Erick
Kayse: Tecnoterrorismo e o espelho quebrado da IA - a farsa do fim do trabalho
A
retórica sobre um suposto colapso ocupacional provocado por tecnologias
chamadas de Inteligência Artificial (IA) tem ocupado um espaço inesperadamente
central em discursos empresariais, consultorias globais e veículos
especializados. Fala-se em “fim de profissões”, “extinção de funções” e
“substituição inevitável do trabalho humano”, como se estivéssemos às vésperas
de um salto tecnológico capaz de remodelar toda a estrutura produtiva.

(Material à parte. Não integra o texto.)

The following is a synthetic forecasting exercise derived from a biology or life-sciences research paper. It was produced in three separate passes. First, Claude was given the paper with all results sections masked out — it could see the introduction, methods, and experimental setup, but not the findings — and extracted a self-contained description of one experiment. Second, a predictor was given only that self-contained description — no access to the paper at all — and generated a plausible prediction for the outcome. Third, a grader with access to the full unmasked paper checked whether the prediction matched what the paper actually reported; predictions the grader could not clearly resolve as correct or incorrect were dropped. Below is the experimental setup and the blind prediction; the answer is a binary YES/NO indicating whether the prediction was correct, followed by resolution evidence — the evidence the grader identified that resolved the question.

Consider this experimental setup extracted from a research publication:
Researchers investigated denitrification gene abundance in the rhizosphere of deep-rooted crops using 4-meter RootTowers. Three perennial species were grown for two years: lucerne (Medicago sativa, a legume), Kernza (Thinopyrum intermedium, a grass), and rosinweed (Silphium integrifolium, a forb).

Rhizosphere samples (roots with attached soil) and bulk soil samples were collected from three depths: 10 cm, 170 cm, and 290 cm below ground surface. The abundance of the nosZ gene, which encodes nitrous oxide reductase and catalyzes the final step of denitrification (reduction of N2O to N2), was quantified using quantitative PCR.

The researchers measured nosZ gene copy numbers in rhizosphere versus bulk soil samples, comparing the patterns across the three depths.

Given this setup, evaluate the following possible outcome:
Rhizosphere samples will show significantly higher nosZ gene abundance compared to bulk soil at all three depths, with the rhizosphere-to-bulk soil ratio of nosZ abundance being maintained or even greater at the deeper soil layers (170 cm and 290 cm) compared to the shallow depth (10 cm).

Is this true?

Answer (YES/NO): NO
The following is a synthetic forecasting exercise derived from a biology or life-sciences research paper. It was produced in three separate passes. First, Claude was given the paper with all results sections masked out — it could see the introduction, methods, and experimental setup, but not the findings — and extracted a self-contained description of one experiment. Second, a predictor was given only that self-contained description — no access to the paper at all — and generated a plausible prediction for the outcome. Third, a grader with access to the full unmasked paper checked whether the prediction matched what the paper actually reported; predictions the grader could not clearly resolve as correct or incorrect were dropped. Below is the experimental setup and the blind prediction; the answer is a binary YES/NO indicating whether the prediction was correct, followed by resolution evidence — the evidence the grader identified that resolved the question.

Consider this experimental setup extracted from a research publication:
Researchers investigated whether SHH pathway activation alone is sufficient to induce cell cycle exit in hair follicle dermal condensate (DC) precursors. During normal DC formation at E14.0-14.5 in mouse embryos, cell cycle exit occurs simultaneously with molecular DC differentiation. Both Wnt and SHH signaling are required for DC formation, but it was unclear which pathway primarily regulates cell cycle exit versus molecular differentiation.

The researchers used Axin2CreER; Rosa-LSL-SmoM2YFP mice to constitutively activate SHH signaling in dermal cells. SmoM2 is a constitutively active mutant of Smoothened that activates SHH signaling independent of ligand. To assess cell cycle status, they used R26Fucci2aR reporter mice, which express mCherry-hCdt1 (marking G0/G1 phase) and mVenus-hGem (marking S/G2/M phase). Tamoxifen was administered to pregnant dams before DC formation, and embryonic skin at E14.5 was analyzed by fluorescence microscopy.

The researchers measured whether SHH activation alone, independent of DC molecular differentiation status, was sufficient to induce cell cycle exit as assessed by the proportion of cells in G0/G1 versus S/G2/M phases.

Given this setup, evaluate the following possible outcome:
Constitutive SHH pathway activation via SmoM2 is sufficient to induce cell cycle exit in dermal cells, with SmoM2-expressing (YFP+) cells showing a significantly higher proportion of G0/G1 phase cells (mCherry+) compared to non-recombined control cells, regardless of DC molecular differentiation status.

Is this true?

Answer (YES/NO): NO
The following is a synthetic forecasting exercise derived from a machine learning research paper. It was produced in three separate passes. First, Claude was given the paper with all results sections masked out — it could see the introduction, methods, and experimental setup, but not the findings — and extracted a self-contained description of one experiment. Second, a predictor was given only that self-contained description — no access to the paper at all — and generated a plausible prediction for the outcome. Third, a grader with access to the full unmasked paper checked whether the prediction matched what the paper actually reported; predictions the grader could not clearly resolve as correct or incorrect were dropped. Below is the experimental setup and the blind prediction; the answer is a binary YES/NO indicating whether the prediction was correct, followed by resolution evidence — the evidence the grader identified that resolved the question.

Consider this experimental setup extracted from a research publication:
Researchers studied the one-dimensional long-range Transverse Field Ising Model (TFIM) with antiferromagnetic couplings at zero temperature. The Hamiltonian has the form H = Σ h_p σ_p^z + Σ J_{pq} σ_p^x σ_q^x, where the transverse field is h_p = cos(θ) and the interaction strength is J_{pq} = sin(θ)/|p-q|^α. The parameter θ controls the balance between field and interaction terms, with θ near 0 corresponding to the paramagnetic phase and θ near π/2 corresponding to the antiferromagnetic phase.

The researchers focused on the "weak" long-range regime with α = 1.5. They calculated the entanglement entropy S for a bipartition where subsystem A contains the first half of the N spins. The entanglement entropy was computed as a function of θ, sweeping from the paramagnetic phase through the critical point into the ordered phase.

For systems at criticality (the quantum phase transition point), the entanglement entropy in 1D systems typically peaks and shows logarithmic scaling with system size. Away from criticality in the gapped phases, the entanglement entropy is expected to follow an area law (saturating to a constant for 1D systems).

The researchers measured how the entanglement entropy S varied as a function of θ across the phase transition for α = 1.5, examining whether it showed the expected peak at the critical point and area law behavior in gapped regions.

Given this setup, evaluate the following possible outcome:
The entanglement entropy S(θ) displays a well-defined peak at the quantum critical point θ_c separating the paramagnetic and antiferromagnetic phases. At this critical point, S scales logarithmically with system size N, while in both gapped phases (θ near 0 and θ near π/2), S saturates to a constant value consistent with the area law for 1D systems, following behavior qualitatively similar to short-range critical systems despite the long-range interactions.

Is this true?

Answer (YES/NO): YES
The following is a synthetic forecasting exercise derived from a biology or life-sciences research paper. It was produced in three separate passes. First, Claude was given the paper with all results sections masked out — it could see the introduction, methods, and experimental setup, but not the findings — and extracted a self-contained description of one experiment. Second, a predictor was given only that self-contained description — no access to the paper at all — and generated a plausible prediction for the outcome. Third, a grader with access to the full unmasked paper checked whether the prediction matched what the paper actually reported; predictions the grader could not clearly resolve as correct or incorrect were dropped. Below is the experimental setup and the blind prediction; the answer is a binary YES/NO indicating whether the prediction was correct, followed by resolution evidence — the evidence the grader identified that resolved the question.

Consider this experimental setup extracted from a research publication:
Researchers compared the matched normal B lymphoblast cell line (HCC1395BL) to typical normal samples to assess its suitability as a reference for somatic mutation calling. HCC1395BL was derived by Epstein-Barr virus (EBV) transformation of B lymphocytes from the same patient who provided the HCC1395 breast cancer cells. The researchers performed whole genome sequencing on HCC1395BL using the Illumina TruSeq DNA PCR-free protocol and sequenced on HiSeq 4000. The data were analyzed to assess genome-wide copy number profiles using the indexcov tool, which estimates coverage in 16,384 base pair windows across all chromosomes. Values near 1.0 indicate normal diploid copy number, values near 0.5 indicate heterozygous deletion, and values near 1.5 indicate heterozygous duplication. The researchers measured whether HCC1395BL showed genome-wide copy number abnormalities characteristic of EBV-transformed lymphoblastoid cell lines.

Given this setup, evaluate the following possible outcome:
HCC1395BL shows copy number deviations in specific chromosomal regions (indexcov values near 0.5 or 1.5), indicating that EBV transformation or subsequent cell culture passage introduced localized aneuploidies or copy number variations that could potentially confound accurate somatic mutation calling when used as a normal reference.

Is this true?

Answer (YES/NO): NO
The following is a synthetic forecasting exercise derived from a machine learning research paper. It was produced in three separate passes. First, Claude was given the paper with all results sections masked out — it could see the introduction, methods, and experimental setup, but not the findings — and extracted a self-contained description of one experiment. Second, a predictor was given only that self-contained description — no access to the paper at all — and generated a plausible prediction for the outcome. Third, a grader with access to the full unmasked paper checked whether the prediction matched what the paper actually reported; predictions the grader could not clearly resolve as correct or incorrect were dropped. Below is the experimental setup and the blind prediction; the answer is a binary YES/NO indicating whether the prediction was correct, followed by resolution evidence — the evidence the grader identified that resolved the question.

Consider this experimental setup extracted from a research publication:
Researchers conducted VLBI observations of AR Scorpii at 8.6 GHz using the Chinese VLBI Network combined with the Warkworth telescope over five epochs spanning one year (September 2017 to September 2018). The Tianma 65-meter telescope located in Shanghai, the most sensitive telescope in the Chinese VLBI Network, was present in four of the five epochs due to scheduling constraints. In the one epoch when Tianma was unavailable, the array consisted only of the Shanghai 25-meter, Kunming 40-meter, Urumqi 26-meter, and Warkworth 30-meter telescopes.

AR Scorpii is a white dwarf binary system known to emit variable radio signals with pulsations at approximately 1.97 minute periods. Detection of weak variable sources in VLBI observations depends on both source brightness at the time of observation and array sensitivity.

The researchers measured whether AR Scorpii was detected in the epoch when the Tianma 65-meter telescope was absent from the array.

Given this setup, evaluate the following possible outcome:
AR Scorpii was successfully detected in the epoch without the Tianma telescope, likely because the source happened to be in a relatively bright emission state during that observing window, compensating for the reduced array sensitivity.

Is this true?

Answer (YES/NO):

Entretanto, esse discurso não se apresenta apenas como prognóstico técnico, mas
como instrumento político. Ele opera como intimidação simbólica, produzindo
ansiedade social e moldando expectativas de trabalhadores sobre seu próprio
futuro. É esse mecanismo que chamaremos aqui de tecnoterrorismo: uma narrativa
futurista que amplifica ameaças hipotéticas para mascarar as contradições muito
concretas do presente.
O
tecnoterrorismo funciona como um espelho quebrado manejado pelo capital
tecnológico: cada caco devolve uma imagem ampliada do perigo, mas nunca permite
enxergar a totalidade. Em vez de descrever realisticamente o que a IA é capaz
de fazer, projeta fantasias hiperbólicas que servem para legitimar a
precarização, pressionar salários e justificar reformas regressivas. Essa
dramatização do “amanhã” protege o capital de encarar dilemas estruturais do
“hoje”: baixa produtividade, estagnação econômica e modelos de negócios
incapazes de gerar valor duradouro.
A
genealogia desse discurso pode ser observada desde a ascensão do “capitalismo
de plataforma”, cujo caso paradigmático é a Uber. Vendida como revolução
tecnológica, a empresa tornou-se o maior experimento contemporâneo de
desvalorização do trabalho sob o pretexto da inovação. Sua expansão dependeu de
tarifas artificialmente baixas, sustentadas por aportes bilionários de capital
especulativo, que visavam eliminar concorrentes e capturar mercados. O
resultado é conhecido: precarização profunda, algoritmos definindo
remunerações, jornadas extenuantes e transferência integral dos riscos ao
trabalhador. A empresa, mesmo após anos de operação global, só alcançou
rentabilidade contábil recentemente mediante engenharia financeira e
precarização extrema, carregando ainda um passivo de prejuízos históricos.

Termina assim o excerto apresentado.